What is expected: Copy, without any change, the part of the items below that opens at their very start and closes with the line containing "19.5 inches". Include that last line.

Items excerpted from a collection
## Start

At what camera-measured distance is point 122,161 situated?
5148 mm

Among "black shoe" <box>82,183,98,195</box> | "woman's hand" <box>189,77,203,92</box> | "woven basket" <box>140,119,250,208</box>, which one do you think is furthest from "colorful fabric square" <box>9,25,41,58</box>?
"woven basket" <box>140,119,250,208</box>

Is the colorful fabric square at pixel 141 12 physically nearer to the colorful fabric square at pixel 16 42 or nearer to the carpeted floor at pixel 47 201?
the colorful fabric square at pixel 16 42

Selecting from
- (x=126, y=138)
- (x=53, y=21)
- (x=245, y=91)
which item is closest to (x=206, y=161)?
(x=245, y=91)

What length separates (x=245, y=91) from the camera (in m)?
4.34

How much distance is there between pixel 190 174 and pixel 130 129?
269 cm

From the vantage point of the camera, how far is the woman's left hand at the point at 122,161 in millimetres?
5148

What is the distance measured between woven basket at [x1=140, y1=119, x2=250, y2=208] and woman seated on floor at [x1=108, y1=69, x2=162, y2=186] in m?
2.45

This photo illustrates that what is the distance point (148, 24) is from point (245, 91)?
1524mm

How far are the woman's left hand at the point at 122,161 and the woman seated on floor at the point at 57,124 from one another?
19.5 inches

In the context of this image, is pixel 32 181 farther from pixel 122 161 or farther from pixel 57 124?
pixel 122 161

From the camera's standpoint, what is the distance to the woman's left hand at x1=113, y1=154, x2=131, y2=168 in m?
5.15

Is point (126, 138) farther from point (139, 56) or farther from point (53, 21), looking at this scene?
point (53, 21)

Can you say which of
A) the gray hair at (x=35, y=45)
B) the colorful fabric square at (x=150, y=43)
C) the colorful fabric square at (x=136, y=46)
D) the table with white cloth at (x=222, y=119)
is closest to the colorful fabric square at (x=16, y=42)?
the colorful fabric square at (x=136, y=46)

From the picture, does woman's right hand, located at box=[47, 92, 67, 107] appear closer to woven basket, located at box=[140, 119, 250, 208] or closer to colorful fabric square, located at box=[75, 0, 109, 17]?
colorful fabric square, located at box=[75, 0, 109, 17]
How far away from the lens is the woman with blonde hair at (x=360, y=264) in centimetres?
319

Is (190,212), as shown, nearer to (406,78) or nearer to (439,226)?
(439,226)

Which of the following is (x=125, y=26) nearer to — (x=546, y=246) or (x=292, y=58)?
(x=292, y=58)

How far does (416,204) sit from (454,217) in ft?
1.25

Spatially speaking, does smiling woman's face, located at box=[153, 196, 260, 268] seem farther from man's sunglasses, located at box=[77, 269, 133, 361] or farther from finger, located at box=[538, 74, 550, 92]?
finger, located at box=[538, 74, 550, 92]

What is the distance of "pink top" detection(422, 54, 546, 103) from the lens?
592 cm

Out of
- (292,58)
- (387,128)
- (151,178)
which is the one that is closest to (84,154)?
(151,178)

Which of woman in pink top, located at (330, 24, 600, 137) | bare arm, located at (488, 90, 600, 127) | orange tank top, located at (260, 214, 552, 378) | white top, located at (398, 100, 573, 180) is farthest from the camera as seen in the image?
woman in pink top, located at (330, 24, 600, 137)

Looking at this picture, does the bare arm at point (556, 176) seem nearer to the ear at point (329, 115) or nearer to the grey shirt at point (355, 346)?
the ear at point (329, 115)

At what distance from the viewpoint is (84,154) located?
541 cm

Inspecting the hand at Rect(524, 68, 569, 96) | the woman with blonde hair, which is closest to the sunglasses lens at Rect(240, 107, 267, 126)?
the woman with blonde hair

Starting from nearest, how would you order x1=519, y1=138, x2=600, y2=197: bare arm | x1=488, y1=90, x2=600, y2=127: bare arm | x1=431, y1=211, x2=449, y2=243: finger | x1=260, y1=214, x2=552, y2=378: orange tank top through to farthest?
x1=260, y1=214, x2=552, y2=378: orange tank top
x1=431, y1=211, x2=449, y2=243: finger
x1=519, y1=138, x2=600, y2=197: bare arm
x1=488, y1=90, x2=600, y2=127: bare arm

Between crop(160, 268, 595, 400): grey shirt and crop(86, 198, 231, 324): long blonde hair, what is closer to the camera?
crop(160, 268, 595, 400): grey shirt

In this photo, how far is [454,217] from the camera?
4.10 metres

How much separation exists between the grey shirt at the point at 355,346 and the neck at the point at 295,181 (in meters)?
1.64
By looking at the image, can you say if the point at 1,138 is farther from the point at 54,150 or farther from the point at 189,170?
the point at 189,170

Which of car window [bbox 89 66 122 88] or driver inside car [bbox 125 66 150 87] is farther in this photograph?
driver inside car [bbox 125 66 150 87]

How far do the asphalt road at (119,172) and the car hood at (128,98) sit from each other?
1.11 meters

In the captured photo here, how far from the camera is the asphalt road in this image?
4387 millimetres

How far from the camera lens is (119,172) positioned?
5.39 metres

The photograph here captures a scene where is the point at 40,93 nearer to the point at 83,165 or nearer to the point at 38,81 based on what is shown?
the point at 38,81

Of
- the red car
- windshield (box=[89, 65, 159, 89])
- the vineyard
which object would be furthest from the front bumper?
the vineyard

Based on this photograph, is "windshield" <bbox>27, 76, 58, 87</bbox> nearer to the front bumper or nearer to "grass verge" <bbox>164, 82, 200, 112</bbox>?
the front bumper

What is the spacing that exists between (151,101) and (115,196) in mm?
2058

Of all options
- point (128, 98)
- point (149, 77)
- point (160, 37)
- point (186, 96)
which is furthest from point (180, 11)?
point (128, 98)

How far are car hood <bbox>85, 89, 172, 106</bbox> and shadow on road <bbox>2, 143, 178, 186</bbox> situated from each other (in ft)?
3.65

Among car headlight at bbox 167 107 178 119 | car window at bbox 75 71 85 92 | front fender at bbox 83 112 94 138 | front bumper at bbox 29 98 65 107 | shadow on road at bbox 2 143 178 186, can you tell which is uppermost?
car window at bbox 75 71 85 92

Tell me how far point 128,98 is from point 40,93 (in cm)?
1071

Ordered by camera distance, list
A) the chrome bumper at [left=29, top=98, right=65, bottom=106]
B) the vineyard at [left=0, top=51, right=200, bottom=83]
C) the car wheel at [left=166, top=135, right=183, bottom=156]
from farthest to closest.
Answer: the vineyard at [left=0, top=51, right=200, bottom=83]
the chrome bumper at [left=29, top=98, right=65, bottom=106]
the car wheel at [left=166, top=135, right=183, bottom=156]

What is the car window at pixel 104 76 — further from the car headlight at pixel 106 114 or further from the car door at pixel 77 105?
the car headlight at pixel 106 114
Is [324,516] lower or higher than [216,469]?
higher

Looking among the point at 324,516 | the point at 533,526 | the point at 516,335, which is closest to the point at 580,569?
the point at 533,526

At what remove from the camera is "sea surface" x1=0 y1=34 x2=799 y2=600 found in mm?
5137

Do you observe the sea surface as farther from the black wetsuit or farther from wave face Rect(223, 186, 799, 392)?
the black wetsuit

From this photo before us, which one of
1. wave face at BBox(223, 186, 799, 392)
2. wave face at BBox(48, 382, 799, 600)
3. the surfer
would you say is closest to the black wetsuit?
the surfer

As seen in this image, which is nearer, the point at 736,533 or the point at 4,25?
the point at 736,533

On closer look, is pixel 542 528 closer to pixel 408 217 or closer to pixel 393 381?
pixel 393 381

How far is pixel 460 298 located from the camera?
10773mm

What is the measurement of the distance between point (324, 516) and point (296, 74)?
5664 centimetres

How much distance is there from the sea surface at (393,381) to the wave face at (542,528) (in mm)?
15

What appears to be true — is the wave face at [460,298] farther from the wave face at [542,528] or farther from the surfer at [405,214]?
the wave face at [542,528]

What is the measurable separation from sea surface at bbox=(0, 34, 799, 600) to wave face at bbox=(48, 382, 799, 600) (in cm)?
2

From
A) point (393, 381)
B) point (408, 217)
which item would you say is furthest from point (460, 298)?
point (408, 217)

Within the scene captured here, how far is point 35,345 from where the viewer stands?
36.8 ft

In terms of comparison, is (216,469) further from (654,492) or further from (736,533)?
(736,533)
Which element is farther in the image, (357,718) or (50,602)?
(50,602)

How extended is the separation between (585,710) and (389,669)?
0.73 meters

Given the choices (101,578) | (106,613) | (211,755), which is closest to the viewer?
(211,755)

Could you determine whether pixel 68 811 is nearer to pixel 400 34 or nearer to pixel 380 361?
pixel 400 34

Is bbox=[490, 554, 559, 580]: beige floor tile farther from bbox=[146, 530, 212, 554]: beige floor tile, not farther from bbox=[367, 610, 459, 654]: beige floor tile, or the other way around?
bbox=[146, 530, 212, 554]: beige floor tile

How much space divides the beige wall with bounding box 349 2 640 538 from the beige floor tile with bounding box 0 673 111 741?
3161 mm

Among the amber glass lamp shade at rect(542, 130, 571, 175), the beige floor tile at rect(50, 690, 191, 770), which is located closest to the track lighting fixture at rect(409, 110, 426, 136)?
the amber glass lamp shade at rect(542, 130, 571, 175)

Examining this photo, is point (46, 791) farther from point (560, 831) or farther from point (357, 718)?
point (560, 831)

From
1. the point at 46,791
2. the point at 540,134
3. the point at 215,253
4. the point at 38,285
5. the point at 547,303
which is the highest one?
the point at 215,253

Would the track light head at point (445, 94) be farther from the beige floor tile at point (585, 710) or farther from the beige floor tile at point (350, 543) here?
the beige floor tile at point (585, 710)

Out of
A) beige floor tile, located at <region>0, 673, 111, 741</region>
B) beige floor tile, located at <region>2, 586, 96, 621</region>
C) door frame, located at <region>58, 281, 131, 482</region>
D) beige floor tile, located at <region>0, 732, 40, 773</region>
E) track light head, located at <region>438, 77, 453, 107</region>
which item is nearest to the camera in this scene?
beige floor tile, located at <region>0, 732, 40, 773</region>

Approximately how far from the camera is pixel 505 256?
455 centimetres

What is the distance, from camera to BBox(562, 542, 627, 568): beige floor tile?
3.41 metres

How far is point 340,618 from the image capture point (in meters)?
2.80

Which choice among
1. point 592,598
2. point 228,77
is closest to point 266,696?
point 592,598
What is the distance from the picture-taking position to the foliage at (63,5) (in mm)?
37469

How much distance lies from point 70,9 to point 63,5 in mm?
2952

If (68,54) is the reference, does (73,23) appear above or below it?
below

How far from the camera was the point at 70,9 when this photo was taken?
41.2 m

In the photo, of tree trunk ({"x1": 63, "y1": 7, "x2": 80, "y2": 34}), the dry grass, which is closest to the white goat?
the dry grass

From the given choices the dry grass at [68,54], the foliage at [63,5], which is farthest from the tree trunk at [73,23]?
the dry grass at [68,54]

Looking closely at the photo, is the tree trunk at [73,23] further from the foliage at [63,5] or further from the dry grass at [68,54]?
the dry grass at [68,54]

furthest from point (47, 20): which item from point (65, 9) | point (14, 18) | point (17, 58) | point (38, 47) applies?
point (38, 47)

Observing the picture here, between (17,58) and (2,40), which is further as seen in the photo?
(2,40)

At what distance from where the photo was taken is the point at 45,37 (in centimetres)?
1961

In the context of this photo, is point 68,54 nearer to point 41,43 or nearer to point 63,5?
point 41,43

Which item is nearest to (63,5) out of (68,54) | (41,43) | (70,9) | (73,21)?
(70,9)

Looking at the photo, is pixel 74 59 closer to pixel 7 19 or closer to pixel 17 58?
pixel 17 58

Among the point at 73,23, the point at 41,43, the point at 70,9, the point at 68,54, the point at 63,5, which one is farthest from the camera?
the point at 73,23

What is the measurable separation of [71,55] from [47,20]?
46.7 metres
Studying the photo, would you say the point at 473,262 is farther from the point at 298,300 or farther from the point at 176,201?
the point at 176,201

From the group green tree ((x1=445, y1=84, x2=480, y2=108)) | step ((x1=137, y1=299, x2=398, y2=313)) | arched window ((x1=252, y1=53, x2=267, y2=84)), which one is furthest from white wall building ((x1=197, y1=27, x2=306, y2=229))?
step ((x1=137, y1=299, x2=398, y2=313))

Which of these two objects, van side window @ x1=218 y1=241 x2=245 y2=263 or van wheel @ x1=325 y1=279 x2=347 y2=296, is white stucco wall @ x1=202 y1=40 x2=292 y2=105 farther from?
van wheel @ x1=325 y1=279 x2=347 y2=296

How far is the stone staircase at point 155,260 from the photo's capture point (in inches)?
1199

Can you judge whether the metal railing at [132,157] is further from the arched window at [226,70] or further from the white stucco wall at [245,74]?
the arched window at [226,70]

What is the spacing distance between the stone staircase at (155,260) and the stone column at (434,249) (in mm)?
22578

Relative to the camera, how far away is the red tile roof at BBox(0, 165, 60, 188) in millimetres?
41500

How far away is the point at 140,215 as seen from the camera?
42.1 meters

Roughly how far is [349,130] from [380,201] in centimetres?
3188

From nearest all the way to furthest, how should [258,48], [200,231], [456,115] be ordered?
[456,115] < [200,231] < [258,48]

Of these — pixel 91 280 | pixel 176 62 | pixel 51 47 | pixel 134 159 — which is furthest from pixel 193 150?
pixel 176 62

## End

Result:
At what camera-measured distance is point 122,161 situated?
5148 mm

Among "black shoe" <box>82,183,98,195</box> | "woman's hand" <box>189,77,203,92</box> | "woven basket" <box>140,119,250,208</box>, which one do you think is furthest from "colorful fabric square" <box>9,25,41,58</box>?
"woven basket" <box>140,119,250,208</box>

Is the colorful fabric square at pixel 141 12 physically nearer to the colorful fabric square at pixel 16 42 or nearer to the carpeted floor at pixel 47 201?
the colorful fabric square at pixel 16 42

Selecting from
- (x=126, y=138)
- (x=53, y=21)
- (x=245, y=91)
which item is closest to (x=206, y=161)?
(x=245, y=91)

What length separates (x=245, y=91) from the camera (in m)?
4.34

How much distance is there between pixel 190 174 and pixel 130 129?
269 cm

From the vantage point of the camera, how far is the woman's left hand at the point at 122,161 in millimetres?
5148

What is the distance measured between woven basket at [x1=140, y1=119, x2=250, y2=208] and woman seated on floor at [x1=108, y1=69, x2=162, y2=186] in m?
2.45

This photo illustrates that what is the distance point (148, 24) is from point (245, 91)?
1524mm

How far are the woman's left hand at the point at 122,161 and the woman seated on floor at the point at 57,124 from one another?
19.5 inches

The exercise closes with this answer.